### Exercise aim
Copy word for word, please, the lines of the entries below running from the one containing "common name: domestic cattle" to the one containing "United States, site lebec_CA-33.", both ends included.

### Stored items
▶

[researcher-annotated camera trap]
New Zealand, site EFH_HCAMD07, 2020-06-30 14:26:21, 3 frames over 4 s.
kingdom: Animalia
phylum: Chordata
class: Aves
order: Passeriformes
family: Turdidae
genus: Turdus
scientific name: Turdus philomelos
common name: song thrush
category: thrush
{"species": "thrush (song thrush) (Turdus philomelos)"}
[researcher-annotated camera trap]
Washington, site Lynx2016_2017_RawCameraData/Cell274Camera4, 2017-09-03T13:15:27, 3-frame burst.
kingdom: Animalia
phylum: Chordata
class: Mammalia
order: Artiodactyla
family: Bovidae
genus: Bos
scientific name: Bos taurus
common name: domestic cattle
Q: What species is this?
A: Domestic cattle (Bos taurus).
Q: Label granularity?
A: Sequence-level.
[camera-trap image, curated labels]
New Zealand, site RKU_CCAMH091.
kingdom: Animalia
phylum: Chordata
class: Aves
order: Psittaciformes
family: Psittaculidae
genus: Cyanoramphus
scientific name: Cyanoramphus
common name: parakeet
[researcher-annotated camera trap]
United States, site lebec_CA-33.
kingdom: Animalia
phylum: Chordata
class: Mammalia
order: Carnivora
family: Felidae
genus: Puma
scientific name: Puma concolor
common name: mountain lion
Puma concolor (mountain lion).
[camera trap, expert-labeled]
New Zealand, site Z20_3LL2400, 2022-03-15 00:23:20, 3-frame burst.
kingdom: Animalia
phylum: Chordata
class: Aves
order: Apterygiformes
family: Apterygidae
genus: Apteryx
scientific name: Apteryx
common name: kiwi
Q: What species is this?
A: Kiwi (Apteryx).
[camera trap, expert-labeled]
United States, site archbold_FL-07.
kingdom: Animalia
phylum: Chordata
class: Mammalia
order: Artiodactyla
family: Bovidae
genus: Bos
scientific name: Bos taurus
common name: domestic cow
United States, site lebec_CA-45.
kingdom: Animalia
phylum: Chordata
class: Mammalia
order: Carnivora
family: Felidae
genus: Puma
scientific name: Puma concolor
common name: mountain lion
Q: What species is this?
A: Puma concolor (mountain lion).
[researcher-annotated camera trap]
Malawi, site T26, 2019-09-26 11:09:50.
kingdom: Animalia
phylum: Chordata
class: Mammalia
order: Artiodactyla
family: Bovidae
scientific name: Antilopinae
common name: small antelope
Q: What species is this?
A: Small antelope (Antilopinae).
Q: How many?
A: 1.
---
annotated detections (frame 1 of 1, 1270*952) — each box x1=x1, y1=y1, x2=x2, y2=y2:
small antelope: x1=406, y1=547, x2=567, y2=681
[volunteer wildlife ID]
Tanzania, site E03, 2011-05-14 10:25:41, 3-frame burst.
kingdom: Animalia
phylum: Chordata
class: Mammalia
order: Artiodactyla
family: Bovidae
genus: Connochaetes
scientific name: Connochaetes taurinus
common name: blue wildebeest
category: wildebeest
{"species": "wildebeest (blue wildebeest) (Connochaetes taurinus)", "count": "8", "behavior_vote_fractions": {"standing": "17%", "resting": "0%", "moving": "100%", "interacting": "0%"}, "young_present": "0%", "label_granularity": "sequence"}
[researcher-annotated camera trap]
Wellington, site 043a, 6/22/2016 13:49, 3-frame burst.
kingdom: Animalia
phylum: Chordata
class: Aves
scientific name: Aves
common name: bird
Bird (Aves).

◀

### Exercise solution
common name: domestic cattle
Q: What species is this?
A: Domestic cattle (Bos taurus).
Q: Label granularity?
A: Sequence-level.
[camera-trap image, curated labels]
New Zealand, site RKU_CCAMH091.
kingdom: Animalia
phylum: Chordata
class: Aves
order: Psittaciformes
family: Psittaculidae
genus: Cyanoramphus
scientific name: Cyanoramphus
common name: parakeet
[researcher-annotated camera trap]
United States, site lebec_CA-33.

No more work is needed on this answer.